All of lore.kernel.org
 help / color / mirror / Atom feed
From: Boqun Feng <boqun.feng@gmail.com>
To: linux-kernel@vger.kernel.org
Cc: Josef Bacik <josef@toxicpanda.com>,
	Boqun Feng <boqun.feng@gmail.com>,
	Peter Zijlstra <peterz@infradead.org>, Tejun Heo <tj@kernel.org>,
	Lai Jiangshan <jiangshanlai@gmail.com>
Subject: [RFC] workqueue: Fix irq inversion deadlock in manage_workers()
Date: Sun,  8 Oct 2017 17:02:23 +0800	[thread overview]
Message-ID: <20171008090225.27034-1-boqun.feng@gmail.com> (raw)

* [Entries shown]:
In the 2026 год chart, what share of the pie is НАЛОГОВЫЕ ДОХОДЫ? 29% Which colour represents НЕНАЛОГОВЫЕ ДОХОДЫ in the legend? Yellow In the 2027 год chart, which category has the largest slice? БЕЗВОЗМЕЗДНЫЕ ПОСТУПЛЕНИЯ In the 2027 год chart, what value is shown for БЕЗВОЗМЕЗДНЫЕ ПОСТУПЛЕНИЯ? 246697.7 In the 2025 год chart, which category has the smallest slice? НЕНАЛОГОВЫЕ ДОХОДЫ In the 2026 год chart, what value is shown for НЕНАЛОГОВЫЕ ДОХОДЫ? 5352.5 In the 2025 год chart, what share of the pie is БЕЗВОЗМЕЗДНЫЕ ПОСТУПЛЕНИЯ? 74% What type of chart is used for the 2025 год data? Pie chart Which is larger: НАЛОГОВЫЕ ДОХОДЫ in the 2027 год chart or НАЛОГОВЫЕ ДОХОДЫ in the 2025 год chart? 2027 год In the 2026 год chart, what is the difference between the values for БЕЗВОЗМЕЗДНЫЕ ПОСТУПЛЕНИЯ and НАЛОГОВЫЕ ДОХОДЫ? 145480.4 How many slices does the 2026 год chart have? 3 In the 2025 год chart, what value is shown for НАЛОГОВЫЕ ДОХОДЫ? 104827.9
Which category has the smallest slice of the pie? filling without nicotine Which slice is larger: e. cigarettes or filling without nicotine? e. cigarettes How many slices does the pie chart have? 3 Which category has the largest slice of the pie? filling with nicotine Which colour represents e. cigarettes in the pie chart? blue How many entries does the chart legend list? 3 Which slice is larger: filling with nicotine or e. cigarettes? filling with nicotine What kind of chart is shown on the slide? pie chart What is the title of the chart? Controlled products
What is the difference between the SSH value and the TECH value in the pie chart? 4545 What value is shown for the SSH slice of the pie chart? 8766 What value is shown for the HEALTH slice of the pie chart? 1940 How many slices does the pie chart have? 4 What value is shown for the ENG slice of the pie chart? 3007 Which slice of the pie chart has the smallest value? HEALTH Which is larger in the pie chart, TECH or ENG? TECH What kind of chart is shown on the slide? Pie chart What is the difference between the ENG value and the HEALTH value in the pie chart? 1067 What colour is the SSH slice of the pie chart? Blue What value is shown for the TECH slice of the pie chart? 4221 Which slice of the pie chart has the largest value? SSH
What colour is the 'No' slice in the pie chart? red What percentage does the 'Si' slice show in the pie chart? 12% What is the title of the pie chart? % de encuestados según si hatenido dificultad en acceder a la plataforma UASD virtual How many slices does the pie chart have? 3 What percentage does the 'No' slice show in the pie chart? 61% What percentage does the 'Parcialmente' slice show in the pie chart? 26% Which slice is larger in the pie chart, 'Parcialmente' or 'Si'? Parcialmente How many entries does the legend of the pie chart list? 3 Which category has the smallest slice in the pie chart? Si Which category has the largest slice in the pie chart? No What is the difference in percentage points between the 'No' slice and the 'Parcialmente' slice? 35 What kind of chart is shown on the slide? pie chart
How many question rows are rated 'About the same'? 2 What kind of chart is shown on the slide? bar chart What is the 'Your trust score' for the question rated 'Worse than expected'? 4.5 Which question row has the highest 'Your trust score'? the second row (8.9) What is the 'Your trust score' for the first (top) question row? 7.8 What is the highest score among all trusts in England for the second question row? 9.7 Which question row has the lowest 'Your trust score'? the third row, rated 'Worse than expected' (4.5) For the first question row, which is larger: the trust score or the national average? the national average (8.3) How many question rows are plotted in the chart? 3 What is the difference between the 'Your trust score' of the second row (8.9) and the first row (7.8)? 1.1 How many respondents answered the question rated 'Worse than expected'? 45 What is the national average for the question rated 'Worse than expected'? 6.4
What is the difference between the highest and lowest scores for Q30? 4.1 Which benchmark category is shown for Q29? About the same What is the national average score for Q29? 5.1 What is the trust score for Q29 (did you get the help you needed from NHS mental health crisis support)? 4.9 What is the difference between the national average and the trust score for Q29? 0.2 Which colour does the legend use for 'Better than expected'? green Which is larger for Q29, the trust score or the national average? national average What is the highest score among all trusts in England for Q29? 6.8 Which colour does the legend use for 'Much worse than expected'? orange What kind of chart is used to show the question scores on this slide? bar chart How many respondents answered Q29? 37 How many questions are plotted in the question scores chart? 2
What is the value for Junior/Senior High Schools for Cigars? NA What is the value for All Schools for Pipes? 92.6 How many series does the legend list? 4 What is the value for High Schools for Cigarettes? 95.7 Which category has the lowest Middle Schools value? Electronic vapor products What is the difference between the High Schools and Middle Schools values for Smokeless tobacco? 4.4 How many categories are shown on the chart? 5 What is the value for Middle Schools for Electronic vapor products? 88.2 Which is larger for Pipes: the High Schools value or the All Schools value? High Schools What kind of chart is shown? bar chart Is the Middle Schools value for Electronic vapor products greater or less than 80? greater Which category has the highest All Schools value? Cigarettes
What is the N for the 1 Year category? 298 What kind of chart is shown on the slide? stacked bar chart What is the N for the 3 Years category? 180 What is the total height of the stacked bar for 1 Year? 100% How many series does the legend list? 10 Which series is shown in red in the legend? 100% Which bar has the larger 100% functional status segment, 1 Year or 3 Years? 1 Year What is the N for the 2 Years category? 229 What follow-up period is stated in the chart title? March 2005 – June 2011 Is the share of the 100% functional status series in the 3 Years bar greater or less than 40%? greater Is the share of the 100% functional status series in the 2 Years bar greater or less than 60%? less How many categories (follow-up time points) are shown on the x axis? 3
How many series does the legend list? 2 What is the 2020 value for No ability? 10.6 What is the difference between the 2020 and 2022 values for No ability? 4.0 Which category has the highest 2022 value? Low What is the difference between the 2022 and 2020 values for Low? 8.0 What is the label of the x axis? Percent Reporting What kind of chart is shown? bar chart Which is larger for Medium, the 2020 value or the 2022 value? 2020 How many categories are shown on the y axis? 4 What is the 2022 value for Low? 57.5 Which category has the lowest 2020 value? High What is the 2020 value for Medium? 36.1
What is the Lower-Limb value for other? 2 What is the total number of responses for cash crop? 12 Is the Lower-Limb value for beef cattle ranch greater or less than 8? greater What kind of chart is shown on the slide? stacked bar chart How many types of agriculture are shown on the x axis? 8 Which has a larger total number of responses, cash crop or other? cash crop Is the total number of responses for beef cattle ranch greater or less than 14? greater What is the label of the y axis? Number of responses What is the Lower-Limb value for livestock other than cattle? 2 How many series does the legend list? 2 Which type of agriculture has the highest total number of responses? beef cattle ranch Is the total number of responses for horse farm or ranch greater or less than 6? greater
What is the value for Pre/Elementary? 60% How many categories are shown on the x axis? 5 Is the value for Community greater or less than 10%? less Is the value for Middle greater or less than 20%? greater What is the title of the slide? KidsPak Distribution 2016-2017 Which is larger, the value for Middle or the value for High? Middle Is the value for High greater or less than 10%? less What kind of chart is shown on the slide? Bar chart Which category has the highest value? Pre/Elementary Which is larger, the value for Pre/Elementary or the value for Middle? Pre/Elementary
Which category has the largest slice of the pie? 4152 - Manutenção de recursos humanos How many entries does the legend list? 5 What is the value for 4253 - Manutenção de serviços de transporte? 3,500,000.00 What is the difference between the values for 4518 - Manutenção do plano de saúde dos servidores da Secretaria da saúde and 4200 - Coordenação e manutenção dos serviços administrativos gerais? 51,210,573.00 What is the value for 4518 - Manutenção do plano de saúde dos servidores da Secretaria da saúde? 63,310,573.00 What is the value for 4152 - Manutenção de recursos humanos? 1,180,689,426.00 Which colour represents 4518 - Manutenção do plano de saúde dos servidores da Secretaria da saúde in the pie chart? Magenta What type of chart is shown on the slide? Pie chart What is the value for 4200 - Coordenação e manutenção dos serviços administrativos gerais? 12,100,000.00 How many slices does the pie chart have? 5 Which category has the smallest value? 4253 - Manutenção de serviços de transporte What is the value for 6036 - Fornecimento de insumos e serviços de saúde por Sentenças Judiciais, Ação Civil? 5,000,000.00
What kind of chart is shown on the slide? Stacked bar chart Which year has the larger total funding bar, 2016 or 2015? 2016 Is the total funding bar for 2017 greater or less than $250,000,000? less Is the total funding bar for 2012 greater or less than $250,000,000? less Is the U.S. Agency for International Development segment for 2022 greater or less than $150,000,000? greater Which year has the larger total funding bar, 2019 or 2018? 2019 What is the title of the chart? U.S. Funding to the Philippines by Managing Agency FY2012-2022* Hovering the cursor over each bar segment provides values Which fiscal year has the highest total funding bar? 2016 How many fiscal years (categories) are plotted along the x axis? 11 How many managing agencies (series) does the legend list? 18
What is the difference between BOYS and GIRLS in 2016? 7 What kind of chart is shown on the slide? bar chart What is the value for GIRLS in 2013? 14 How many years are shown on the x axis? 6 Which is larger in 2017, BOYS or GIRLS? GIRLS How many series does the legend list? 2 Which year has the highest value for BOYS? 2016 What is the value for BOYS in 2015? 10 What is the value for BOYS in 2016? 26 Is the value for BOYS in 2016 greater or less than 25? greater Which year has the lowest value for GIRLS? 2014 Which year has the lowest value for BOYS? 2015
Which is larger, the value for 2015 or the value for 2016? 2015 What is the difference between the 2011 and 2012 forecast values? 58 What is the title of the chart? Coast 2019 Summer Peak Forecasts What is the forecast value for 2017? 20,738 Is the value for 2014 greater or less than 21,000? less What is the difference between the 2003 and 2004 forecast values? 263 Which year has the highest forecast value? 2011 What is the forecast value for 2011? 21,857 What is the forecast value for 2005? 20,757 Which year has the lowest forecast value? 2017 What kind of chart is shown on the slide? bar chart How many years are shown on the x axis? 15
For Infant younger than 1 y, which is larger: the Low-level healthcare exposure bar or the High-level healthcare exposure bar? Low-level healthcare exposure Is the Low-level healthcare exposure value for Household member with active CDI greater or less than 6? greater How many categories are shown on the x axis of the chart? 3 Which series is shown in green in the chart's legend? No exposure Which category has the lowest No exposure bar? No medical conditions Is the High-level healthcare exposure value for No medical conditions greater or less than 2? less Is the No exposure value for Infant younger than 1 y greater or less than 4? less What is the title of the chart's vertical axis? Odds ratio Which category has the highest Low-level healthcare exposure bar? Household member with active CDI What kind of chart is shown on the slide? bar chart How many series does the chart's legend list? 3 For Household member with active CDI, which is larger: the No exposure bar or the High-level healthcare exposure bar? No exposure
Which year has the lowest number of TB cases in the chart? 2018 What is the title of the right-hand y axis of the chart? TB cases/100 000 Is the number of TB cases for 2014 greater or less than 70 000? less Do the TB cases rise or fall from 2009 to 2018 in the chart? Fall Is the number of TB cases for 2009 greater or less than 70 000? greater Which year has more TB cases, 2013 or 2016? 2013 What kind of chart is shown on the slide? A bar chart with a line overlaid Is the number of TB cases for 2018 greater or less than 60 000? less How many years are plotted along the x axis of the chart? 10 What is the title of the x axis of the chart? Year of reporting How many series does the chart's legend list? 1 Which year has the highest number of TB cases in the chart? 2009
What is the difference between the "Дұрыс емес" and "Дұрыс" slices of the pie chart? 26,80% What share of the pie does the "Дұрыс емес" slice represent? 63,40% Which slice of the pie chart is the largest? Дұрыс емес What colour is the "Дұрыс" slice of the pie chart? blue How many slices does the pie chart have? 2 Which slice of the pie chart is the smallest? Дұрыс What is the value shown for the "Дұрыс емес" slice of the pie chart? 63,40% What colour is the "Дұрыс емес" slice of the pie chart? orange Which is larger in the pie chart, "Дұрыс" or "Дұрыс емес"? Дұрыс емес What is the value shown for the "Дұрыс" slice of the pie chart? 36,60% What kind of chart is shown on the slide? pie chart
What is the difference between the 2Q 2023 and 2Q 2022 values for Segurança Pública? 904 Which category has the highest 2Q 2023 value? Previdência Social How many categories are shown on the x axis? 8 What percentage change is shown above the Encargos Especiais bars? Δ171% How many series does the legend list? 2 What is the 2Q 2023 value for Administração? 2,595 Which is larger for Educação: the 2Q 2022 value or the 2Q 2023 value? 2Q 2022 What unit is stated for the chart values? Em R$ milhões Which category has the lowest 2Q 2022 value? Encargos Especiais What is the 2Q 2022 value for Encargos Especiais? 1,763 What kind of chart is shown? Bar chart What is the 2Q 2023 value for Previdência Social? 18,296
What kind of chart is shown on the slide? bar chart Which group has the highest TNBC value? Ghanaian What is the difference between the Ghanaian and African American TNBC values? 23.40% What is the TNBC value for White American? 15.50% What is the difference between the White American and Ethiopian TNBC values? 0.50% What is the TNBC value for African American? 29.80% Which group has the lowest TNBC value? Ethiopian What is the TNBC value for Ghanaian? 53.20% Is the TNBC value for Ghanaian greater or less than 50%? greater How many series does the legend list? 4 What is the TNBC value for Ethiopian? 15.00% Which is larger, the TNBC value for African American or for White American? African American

* [Exercises to complete]:
1. Answer these questions about the email header:
(a) Who sent the message?
(b) Which function is named in the subject line?
(c) On what date was the message sent?
2. Transcribe the part of the email header between "All of lore.kernel.org" and "Message-ID: <20171008090225.27034-1-boqun.feng@gmail.com> (raw)", inclusive.

* [Solution list]:
1.
(a) Boqun Feng <boqun.feng@gmail.com>
(b) manage_workers()
(c) Sunday, 8 October 2017

2.
All of lore.kernel.org
 help / color / mirror / Atom feed
From: Boqun Feng <boqun.feng@gmail.com>
To: linux-kernel@vger.kernel.org
Cc: Josef Bacik <josef@toxicpanda.com>,
	Boqun Feng <boqun.feng@gmail.com>,
	Peter Zijlstra <peterz@infradead.org>, Tejun Heo <tj@kernel.org>,
	Lai Jiangshan <jiangshanlai@gmail.com>
Subject: [RFC] workqueue: Fix irq inversion deadlock in manage_workers()
Date: Sun,  8 Oct 2017 17:02:23 +0800	[thread overview]
Message-ID: <20171008090225.27034-1-boqun.feng@gmail.com> (raw)